→ Material shown
|---|

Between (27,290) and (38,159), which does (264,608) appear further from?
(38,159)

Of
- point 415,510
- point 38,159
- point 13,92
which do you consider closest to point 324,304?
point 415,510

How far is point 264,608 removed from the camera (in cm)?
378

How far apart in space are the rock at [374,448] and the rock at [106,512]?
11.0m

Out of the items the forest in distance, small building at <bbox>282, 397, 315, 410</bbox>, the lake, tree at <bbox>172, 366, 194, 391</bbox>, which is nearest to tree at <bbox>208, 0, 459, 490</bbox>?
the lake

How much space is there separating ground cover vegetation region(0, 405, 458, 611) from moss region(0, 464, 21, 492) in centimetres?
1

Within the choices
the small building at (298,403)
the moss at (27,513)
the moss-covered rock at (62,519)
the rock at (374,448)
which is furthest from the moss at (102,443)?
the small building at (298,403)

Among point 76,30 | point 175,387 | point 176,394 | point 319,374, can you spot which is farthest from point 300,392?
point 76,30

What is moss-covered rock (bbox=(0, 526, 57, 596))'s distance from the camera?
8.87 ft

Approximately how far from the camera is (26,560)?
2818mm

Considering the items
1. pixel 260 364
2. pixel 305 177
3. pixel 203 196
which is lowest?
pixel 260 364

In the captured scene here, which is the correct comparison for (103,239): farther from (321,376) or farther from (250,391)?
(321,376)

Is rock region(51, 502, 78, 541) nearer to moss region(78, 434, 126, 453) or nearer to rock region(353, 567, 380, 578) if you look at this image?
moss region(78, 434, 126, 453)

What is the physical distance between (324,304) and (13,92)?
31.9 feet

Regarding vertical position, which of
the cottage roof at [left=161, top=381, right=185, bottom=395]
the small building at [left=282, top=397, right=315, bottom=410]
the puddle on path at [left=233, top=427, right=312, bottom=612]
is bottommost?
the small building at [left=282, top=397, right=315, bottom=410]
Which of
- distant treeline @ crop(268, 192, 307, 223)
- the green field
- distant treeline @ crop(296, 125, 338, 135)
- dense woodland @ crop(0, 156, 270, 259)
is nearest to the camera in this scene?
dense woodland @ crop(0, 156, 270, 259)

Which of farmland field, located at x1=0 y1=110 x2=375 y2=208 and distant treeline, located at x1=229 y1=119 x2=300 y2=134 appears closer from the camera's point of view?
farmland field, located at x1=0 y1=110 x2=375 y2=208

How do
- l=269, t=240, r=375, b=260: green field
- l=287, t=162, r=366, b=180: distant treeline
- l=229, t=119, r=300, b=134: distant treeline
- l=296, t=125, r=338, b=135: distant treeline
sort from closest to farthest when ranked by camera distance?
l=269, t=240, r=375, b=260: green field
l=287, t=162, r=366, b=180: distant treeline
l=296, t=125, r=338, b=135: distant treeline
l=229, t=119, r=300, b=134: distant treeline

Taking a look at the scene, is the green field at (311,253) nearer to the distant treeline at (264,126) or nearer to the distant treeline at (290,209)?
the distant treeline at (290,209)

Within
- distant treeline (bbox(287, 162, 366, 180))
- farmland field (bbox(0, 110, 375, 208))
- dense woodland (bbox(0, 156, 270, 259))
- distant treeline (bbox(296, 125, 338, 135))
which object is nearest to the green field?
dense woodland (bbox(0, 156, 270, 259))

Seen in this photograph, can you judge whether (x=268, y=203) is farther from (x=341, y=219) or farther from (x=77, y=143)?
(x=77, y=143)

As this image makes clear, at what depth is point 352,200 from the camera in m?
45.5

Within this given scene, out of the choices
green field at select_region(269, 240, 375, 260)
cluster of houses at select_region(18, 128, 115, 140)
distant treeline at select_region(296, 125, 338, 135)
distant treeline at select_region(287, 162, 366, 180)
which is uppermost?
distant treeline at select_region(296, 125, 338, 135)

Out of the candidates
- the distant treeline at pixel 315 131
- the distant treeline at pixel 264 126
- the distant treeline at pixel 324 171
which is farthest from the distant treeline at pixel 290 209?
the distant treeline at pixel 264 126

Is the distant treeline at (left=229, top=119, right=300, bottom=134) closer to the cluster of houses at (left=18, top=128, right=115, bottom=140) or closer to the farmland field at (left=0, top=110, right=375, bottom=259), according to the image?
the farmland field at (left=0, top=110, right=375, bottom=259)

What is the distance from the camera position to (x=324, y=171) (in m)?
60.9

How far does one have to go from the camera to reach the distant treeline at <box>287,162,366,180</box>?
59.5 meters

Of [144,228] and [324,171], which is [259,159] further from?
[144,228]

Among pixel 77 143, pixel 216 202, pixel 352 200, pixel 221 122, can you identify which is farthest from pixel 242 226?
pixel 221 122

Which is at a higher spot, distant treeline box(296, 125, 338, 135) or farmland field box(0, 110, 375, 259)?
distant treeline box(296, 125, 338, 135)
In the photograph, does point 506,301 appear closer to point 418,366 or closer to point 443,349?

|---|

→ Aim
List every line in the rows above that contains the word "lake".

→ Solution
Out of the items the forest in distance, small building at <bbox>282, 397, 315, 410</bbox>, the lake, tree at <bbox>172, 366, 194, 391</bbox>, which is nearest to tree at <bbox>208, 0, 459, 490</bbox>?
the lake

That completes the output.